==== RECORDS SUPPLIED ====

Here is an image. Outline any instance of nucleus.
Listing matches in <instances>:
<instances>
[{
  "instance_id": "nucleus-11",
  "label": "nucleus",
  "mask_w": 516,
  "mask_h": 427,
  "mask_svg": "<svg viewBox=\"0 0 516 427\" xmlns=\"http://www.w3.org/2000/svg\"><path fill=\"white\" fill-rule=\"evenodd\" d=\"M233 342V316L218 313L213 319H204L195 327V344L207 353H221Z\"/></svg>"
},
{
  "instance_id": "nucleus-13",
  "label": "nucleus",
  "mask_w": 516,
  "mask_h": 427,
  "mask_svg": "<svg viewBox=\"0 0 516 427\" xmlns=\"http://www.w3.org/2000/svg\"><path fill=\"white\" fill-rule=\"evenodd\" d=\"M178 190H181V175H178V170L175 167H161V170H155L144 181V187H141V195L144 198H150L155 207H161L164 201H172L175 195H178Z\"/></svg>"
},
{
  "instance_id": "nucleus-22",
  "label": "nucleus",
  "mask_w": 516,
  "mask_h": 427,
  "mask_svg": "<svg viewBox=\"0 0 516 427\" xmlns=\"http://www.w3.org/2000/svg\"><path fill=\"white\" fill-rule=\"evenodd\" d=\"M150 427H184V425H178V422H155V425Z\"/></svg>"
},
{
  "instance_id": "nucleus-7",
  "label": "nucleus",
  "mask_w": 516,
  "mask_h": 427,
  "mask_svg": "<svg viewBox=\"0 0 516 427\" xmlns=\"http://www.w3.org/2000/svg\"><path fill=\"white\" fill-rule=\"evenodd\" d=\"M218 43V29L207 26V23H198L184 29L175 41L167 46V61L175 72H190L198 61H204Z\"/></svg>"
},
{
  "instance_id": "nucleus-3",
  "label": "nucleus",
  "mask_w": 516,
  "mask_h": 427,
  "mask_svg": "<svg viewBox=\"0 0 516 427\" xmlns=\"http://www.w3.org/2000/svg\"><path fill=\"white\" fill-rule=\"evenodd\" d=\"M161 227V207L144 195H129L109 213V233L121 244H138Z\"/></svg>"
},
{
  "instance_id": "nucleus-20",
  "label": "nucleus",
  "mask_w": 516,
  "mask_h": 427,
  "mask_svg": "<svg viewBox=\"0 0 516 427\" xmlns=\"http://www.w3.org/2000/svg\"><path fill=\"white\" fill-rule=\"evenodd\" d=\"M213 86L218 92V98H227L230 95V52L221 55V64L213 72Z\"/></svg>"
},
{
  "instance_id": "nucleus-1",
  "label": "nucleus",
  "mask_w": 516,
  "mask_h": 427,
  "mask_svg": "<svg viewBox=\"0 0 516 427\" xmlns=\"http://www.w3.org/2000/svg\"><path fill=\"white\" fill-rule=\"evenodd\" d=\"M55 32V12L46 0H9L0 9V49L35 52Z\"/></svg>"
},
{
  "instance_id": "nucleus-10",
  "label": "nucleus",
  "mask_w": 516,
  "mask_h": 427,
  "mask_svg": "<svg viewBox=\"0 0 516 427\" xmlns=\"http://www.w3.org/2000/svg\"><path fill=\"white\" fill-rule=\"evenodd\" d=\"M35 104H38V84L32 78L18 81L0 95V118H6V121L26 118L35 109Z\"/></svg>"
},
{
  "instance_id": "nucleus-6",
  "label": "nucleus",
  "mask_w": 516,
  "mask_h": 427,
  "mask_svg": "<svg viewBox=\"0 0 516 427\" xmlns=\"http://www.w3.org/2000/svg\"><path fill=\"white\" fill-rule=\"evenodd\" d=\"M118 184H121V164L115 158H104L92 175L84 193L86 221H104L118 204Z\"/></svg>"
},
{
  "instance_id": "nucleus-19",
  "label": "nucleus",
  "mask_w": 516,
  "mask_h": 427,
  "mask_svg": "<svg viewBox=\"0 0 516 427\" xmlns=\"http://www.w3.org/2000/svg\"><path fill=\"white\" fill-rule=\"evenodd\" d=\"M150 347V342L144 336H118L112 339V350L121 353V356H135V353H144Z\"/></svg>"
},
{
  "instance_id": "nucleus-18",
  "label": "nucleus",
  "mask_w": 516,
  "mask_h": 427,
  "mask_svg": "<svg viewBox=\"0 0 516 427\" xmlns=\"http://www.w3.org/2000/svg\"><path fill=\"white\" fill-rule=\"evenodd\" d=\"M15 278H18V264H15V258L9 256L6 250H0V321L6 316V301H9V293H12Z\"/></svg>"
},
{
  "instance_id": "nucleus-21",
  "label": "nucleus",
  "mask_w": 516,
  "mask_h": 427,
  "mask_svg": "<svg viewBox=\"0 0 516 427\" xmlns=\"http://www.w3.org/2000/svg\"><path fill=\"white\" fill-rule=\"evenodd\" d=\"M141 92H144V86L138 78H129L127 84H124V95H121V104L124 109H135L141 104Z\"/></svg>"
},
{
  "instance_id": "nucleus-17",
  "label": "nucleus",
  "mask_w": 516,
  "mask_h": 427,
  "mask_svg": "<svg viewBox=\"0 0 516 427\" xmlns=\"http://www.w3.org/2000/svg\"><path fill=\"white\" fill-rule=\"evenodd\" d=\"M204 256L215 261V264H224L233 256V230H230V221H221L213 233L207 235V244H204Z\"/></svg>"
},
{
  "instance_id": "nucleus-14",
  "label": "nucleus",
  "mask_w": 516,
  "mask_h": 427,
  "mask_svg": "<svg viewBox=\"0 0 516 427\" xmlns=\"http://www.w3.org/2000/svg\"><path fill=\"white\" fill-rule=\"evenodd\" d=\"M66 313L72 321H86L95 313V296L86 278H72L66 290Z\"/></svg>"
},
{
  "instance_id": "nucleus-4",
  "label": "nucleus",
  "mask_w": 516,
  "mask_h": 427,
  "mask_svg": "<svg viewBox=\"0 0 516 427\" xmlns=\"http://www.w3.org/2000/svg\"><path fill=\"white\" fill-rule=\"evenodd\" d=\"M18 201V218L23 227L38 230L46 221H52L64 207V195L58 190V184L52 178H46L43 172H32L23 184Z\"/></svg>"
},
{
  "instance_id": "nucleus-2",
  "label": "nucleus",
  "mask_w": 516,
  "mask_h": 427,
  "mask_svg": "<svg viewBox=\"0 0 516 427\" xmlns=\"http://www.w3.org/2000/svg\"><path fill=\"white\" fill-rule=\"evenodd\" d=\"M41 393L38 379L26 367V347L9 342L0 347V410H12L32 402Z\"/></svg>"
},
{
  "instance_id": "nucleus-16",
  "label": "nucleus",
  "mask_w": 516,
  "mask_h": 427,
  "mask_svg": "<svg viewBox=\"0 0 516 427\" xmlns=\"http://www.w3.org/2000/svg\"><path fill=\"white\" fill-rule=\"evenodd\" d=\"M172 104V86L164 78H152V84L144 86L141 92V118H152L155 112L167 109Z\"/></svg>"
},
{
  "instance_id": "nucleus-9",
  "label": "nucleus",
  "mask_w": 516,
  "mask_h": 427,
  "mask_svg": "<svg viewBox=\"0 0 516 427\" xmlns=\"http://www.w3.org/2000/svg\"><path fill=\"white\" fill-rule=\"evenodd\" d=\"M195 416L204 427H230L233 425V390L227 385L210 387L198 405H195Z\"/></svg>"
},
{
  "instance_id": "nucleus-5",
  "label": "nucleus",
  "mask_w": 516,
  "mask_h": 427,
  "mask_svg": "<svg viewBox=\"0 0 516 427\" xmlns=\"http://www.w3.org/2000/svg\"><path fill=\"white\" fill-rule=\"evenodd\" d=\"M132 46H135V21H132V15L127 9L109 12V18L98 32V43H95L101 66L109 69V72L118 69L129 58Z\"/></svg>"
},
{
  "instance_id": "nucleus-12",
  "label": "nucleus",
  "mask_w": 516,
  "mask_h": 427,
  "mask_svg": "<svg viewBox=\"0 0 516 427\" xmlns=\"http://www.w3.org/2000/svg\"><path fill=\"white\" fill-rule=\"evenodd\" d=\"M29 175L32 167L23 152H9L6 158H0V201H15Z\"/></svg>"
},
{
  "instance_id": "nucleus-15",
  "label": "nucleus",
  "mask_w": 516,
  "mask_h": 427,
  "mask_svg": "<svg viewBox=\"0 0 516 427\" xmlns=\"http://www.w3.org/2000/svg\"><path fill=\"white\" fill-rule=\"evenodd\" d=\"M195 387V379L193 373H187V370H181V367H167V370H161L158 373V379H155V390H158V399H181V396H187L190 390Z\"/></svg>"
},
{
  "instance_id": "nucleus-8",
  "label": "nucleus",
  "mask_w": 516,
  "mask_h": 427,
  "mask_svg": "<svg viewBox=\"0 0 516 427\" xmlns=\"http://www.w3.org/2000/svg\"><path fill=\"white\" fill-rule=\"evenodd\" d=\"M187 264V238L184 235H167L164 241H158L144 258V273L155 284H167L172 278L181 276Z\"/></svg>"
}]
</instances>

====

• [GIVEN EXERCISE]:
Collect every line in the records above that contains the string "instances".

• [EXERCISE ANSWER]:
Listing matches in <instances>:
<instances>
</instances>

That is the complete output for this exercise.